I think this should not happen and I’d like to have advise and suggestion on how to optimize/correct it.
cache_unique_edges = array_cache(conn_unique_edges) # allocation done here to prevent further allocations later.
for iel = 1:nelem
for e = 1:E
for g = 1:G
ai = getindex!(cache_unique_edges, conn_unique_edges, g)
if (ai == ai)
# THIS if STATEMENT CAUSES OVER-ALLOCATION but I want to avoid it!
When the if statement is commented out, the allocation and timing are: [ Info: 17.088092 seconds (37.64 k allocations: 2.114 MiB)
However when the the code executes if (ai == ai), then allocation and timing are: [ Info: 35.950601 seconds (676.71 M allocations: 10.085 GiB, 1.46% gc time)
hi @Sukera thanks for replying. I am extracting a working code for you to test. Because it is part of a major code that I am developing, you will need to run it from within its own --project=. and add a couple libraries.
I hope that is ok. I’ll post a github link shortly
I don’t know where array_cache comes from, but my guess is that the function allocates a new array internally?
This creates two new arrays per iteration, together with the surrounding loops that’s a total of NLOCAL * NEL * NGLOBAL * 2 allocations. Either use a tuple (so (ai, ai) etc) or write the comparison exiplicitly.
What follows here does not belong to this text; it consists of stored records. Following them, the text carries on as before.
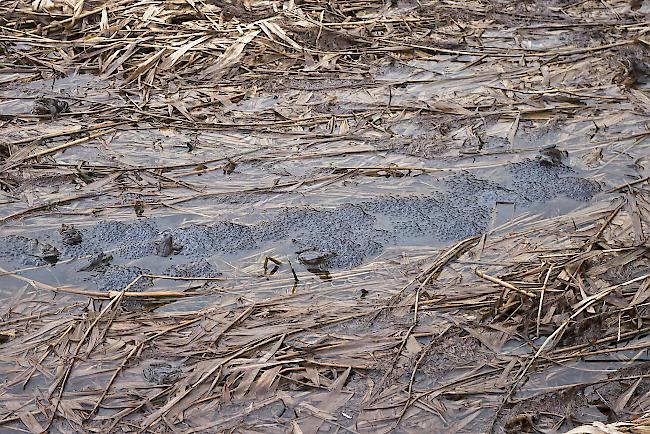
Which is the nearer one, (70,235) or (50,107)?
(70,235)

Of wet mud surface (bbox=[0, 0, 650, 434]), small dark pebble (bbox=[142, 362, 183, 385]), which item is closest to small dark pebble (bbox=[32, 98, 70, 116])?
wet mud surface (bbox=[0, 0, 650, 434])

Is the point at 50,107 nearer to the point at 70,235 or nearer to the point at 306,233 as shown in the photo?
the point at 70,235

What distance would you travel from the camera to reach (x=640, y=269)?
3402 mm

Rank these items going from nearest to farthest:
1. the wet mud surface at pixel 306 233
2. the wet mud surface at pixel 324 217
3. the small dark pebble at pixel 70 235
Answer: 1. the wet mud surface at pixel 324 217
2. the wet mud surface at pixel 306 233
3. the small dark pebble at pixel 70 235

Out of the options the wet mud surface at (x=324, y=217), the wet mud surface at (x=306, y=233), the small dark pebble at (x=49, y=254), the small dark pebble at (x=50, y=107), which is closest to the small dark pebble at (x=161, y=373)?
the wet mud surface at (x=324, y=217)

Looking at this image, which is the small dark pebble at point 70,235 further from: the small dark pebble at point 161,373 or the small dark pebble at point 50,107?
the small dark pebble at point 50,107

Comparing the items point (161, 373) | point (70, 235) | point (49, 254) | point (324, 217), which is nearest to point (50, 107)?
point (70, 235)

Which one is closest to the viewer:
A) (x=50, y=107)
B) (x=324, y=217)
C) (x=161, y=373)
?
(x=161, y=373)

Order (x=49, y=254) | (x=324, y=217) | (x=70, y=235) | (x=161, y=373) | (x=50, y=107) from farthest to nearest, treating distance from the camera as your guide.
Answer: (x=50, y=107) → (x=324, y=217) → (x=70, y=235) → (x=49, y=254) → (x=161, y=373)

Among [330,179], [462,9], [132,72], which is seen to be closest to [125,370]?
[330,179]

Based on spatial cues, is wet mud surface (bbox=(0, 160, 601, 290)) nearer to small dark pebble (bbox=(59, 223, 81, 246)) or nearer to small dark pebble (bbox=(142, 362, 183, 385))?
small dark pebble (bbox=(59, 223, 81, 246))

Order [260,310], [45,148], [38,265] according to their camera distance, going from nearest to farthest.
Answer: [260,310]
[38,265]
[45,148]

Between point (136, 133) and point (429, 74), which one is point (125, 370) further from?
point (429, 74)

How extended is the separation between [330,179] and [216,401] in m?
1.51
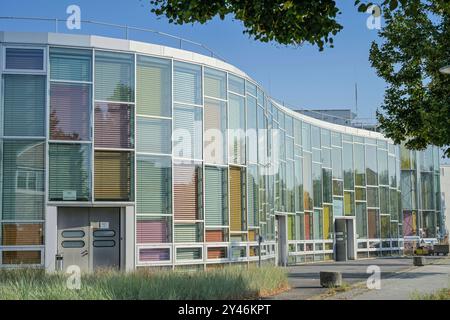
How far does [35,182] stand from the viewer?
20.7m

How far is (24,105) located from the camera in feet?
68.4

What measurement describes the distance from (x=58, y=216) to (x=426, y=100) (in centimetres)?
1126

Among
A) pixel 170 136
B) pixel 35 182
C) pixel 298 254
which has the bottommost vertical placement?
pixel 298 254

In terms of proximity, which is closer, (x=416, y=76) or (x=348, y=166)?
(x=416, y=76)

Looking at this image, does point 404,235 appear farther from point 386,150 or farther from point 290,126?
point 290,126

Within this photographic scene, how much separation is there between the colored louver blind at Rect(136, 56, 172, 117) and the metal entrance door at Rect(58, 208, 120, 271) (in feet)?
10.7

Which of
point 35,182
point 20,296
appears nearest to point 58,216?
point 35,182

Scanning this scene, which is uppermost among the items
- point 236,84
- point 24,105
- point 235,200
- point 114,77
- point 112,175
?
point 236,84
I do not have a local MPI setup, so I can’t really run your code sorry. I also don’t know where getindex! is coming from - github code search does not show any hits in your repository, so I don’t know what it’s type would be and thus can’t really figure out which getindex method on ai would be called. However, since you report the same behavior with standard arrays, I’m assuming the getindex itself does not allocate.